Jurors in the bribery and conspiracy trial of former D.C. Superior Court judge Robert H. Campbell said yesterday they acquitted him of charges that he accepted more than $7,000 in payoffs because they had no faith in the testimony of the government's key witness and no tangible evidence that the former judge had received any money.
Three jurors said in interviews they decided to convict Campbell of illegally accepting a gift from a local construction firm because there was a credit card receipt that showed that the company had paid for a rental truck to move the judge's household belongings in 1975.
The jurors said that they could not accept the testimony of Robert Payne Jenkins, a convicted perjurer who testified he made cash payoffs to the former judge.
"I'd say he wasn't too credible a witness," juror Robert French said.
"I was kind of concerned if [Jenkins] was telling the truth about anything because he was changing his story all the time," juror Bessie Thorp said.
Thorp, like the other jurors, knew that Jenkins faced further criminal prosecution if he did not testify truthfully as a government witness at the Campbell trial. But Thorp also seemed to agree with defense arguments that Jenkins, in order to protect himself, was willing to say whatever the government wanted him to.
"He didn't want to get back in the soup and he was just saying anything to please the court," Thorp said.
French said, "I just feel the prosecution probably put up as good a case as they could with what they had. . . They just didn't have the clinchers" to convince the jury that Campbell had accepted any bribes.
Another juror, who asked not to be identified, said that most of the panel felt that Campbell should not have allowed employes of the firm, Excavation Construction Inc., to move his household furnishings from one home to another. But, the juror said, there was "a long hangup" among the jurors in deciding whether the jury could convict Campbell of a crime in connection with the move.
In an interview, that juror recalled testimony that Campbell had paid the employes $60 for the move. The jury had the option of considering the value of the move, which the government said was worth about $300, as either an illegal gratuity -- a gift to a public official - or a more serious charge of bribery.

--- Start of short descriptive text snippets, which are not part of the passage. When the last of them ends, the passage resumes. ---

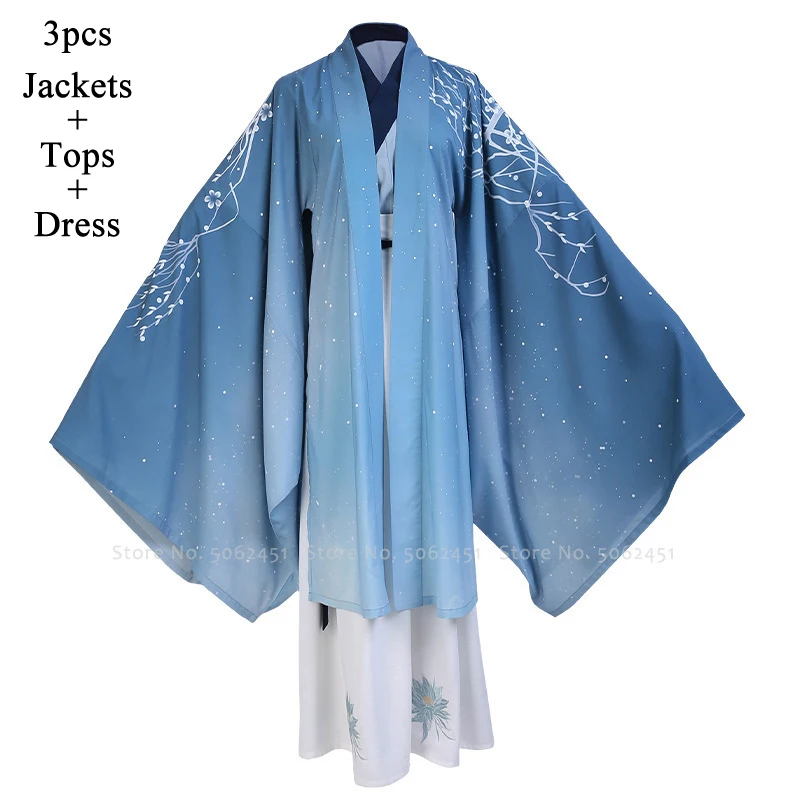 3pcs Традиционный Китайский Улучшенный Hanfu платья Тан костюм сценическое платье женщины мужчины пары Восточный фестиваль наряды халаты древний костюм - Color: 3pcs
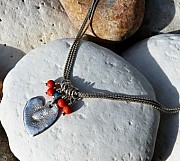 Necklace with sterling silver heart, coral and turquoise on 3 snake chains (chain length 47cm)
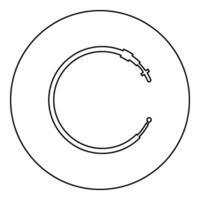 kabel- för gas koppling bil dra manuell överföring rep del ikon i cirkel runda svart Färg vektor illustration bild översikt kontur linje tunn stil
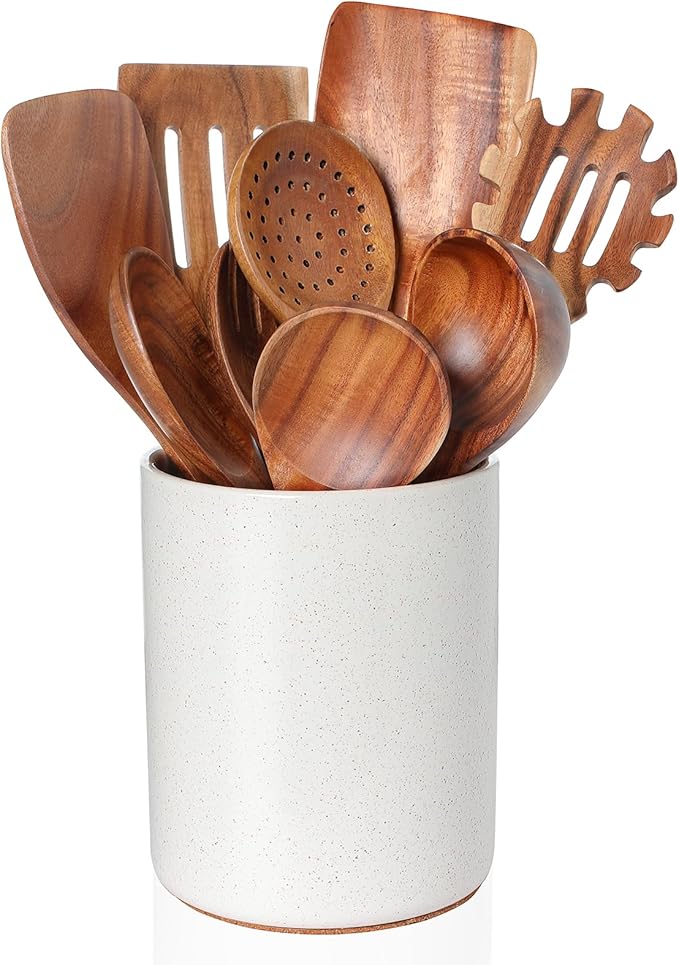 Nucookery Wooden Cooking Utensils Set with Holder, Teak Wood Utensils, Ceramic Holder for Countertop with Protection Cork Bottom, Nonstick Spoons, Cooking Spatula Set, 10 Pcs Kitchen Decor, (Sand)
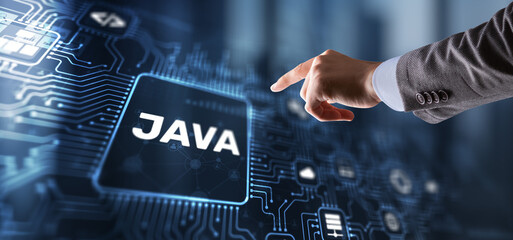 Businessman clicks Java programming language application concept on virtual screen - 785919745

Ultimately, the juror said, the eight-woman, four-man panel agreed that since the judge had paid some money for the work, he was only guilty of accepting, and the company offering, an illegal gratuity.
Campbell was acquitted of charges that he accepted more than $7,000 in bribes from Excavation Construction in exchange for his lenient treatment of thousands of dollars of overweight truck tickets issued to the firm while he was a traffic court judge. Larry A. Campbell (no relation to the judge), an Excavation Construction official, and the company itself also were acquitted of the same charges, but convicted of offering the gratuity to the judge.
Juror French agreed that there was a point raised during the jury's deliberations that the judge had paid some money for the move. "But we thought the company had no right to make an offer like that to a public official and the public official should not have taken it," French said.
Thorp said the jury's verdict of guilty on the single count indicated the jurors felt there was an improper relationship between the judge and the construction firm.
"It was improper for a judge to take any kind of favors from anybody like that," Thorp said.
During the seven-week trial, the government also presented detailed financial evidence to show that Jenkins' requests for company funds coincided with unexplained cash deposits in former judge Campbell's bank accounts. By its verdict of acquittal on all conspiracy and bribery counts, the jury said it was not persuaded that the financial evidence backed up Jenkins' testimony, as the government had argued.
"I couldn't do it beyond a reasonable doubt, so that's it," said French.
Thorp recalled that the government had introduced into evidence the receipt that showed that Excavation Construction had paid for a rental truck to move former judge Campbell's household belongings. "There wasn't anything like that" on the other specific charges against Campbell in connection with alleged payoffs, Thorp said.
Thorp said she was not concerned that neither Campbell took the witness stand to testify during the trial. Thorp said she thought perhaps both men had testified before a federal grand jury that indicted them in August 1980, and therefore did not have to testify at the trial. In fact, the testimony before a grand jury and at a trial are unrelated.
"I thought his lawyer was testifying for him," Thorp said, referring to former judge Campbell's defense attorney, R. Kenneth Mundy.